## Thursday, October 28, 2010

### An Implication of Heavy-Tailed Distributions

What is the probability that a search engine user that issued one query will issue a second query in the same session? For example, the user could first search for "best cars to buy" and then follow up with a search for "Toyota vs Honda". Similarly, what is the probability that a search engine user that issued two queries will issue a third query in the same session? How do these two probabilities compare?

There are three possible answers to the last question posed above. The first probability could either be greater than, less than, or equal to the second probability. To answer this question, one needs to consider the distribution of issued queries in a given query session, which is known to follow a heavy-tailed distribution

One of the most prevalent phenomena in our society is abundance of heavy-tailed distributions. For those unfamiliar with the concept, a heavy-tailed distribution is simply one whose tail is not exponentially bounded. Heavy-tailed distributions arise basically everywhere. For example, the distribution of phone call activities is almost always heavy-tailed for any call network (e.g., the the number of people who made X calls per month, F(X), is heavy-tailed in a dataset I'm examining). The number of citations any research paper receives also follows a heavy-tailed distribution.

Coming back to search engine users, let P2 denote the probability of a user issuing a second query conditioned on already having issued one query, and let P3 denote the probability of a user issuing a third query conditioned on already having issued two queries. Then, assuming that query session length follows a heavy-tailed distribution, we can conclude that P3 > P2. In fact, any distribution which results in P3 being equal to or less than P2 must have an exponentially bounded tail.

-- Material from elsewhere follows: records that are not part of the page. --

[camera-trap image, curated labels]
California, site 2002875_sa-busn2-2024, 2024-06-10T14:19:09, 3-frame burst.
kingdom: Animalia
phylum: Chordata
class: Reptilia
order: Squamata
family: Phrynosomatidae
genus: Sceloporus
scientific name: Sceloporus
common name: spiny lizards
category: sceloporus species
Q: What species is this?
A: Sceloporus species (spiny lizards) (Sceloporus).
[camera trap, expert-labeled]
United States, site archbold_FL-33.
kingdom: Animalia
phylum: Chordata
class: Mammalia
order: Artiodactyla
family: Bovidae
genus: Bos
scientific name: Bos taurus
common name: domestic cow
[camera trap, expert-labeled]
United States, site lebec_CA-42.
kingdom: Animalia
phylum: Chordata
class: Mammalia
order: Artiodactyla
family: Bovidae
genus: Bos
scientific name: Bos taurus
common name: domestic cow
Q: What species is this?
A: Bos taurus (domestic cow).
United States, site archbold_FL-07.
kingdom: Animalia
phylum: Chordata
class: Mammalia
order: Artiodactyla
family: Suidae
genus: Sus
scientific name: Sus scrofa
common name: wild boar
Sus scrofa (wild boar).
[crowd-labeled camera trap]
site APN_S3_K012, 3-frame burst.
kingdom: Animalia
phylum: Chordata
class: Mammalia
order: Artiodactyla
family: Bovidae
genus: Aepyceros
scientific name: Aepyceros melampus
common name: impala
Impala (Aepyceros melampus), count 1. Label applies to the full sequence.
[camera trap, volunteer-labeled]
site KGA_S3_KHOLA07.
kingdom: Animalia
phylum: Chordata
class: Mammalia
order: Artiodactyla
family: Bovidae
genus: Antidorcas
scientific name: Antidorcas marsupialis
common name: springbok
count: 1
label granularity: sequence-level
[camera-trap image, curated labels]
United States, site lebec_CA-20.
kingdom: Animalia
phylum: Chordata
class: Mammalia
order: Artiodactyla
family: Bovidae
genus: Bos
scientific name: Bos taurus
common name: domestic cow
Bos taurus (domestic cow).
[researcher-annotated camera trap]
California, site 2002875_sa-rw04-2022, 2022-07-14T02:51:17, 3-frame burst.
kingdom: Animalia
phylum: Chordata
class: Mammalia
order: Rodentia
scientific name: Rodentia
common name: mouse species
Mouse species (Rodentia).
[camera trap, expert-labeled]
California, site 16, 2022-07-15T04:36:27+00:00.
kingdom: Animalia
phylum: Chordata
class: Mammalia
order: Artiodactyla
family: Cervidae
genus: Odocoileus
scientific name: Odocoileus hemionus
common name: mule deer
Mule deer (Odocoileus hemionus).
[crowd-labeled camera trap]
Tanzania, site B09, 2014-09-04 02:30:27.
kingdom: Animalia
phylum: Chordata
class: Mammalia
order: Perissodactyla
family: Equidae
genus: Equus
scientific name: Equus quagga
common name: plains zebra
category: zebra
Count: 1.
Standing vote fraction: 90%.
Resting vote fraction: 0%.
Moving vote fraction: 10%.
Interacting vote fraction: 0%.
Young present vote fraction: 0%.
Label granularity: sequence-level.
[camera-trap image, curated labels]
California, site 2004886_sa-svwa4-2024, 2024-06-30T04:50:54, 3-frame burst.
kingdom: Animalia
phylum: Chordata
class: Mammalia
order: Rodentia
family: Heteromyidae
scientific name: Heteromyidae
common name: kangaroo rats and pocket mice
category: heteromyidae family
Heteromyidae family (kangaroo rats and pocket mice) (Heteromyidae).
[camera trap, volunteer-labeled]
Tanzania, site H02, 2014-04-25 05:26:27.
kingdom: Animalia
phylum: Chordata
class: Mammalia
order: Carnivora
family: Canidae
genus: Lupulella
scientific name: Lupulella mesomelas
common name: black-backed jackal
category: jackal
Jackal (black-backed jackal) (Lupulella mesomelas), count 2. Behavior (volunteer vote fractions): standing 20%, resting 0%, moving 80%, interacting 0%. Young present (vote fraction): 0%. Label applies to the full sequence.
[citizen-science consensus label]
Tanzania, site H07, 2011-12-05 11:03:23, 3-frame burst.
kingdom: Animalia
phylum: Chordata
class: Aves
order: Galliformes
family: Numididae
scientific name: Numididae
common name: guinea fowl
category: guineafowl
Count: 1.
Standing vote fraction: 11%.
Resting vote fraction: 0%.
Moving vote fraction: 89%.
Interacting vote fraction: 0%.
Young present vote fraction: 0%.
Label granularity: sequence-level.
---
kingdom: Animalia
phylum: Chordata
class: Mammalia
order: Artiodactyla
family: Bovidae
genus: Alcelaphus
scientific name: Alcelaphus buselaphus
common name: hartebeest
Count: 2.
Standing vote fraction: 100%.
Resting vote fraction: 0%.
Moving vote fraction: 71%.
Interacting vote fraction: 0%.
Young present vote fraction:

What this means is that, the more queries a user issues, the more confident we can be that the user will continue issuing more queries in this particular search session. This certainly has implications on how we can think about automatically incorporating session-based memory into information services such as search engines. And in fact, if we can predict when the user is about to engage in a long information gathering session, then the search engine can potentially preemptively show the user a more diverse set of results (i.e., exploration) so that the user's feedback (e.g., which results she clicks on) can help the search engine produce more relevant results in down-stream queries.

This topic came up during a discussion with Paul Bennett.